_Work instructions_: Extract each line of the rows below that contains the string "lower". Case counts.

_Records for the task_:
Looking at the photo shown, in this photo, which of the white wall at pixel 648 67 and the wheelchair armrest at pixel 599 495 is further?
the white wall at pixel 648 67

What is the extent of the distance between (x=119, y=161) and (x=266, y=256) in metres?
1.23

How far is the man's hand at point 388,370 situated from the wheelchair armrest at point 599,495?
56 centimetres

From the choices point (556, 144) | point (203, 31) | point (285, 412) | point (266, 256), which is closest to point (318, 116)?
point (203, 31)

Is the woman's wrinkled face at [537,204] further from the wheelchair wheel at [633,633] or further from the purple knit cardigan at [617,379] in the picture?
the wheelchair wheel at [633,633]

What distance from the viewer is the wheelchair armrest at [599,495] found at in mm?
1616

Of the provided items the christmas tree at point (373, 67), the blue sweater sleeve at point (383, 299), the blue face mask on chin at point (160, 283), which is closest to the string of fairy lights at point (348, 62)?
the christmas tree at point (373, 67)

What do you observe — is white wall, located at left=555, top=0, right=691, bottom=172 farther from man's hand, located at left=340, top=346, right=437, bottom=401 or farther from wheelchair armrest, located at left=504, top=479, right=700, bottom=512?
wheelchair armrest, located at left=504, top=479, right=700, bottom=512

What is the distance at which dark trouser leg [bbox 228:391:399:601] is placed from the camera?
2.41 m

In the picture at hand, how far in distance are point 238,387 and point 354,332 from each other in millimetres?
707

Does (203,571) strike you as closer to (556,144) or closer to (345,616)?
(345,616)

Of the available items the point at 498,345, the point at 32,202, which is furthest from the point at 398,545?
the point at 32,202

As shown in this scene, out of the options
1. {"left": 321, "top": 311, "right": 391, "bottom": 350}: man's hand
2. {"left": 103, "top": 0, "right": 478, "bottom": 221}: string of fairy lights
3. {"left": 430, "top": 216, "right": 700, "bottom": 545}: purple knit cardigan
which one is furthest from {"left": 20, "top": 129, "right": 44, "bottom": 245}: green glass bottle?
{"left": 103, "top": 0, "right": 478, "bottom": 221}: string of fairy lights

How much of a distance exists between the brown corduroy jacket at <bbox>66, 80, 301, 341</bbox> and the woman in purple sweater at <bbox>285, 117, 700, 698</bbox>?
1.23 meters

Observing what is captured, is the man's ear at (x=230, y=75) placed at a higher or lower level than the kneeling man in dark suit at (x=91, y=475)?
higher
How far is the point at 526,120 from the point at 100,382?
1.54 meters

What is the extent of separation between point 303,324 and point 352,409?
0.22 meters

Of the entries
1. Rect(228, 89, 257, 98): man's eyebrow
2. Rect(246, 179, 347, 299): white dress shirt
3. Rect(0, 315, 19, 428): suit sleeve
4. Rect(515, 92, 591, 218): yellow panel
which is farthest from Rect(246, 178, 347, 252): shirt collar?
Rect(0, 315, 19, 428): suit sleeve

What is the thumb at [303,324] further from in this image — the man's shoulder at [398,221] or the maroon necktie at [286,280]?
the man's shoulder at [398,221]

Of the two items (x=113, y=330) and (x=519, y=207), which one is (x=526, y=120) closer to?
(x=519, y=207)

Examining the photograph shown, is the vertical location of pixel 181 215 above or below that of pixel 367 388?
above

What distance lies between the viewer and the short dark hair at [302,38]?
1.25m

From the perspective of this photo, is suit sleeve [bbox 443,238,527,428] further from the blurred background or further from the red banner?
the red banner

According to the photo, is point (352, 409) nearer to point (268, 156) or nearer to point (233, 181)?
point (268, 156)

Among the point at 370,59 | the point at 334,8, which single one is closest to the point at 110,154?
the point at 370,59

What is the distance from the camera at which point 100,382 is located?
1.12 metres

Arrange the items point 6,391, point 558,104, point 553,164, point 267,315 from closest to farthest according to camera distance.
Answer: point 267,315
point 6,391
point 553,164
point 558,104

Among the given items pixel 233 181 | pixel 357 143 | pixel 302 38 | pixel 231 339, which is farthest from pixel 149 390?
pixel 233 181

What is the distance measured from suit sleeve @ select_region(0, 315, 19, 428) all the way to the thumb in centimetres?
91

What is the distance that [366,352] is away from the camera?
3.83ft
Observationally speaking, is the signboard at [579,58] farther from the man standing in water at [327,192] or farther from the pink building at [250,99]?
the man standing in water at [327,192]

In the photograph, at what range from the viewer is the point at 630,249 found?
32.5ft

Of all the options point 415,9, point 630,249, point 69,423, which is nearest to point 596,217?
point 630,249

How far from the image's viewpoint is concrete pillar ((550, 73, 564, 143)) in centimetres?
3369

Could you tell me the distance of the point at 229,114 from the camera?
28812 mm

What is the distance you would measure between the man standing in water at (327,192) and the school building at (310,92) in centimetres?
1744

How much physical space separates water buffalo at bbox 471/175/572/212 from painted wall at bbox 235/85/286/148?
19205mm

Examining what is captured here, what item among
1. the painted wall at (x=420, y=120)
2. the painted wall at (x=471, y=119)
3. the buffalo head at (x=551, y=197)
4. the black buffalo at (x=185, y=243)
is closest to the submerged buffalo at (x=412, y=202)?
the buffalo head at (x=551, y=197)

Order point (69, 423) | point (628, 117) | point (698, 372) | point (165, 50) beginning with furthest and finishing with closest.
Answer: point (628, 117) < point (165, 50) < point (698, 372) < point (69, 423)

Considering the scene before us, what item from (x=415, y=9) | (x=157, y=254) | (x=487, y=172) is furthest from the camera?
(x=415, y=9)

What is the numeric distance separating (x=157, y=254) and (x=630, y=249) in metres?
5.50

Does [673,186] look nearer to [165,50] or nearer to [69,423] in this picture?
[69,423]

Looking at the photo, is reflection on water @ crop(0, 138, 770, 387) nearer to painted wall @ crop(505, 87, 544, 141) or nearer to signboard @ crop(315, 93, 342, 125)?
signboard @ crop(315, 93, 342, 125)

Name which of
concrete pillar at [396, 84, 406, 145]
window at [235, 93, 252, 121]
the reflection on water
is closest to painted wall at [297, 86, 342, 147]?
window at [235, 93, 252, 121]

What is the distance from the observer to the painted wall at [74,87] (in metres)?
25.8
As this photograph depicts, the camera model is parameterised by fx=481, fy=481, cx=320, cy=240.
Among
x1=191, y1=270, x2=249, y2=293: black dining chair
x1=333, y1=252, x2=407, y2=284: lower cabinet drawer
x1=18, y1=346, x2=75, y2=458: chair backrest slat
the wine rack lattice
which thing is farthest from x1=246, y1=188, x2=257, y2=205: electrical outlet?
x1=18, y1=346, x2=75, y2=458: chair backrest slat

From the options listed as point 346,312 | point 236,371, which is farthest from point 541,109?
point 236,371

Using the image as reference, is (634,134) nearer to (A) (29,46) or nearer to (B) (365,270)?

_Expected answer_:
Observing what is captured, is the man's ear at (x=230, y=75) placed at a higher or lower level than the kneeling man in dark suit at (x=91, y=475)?
x1=333, y1=252, x2=407, y2=284: lower cabinet drawer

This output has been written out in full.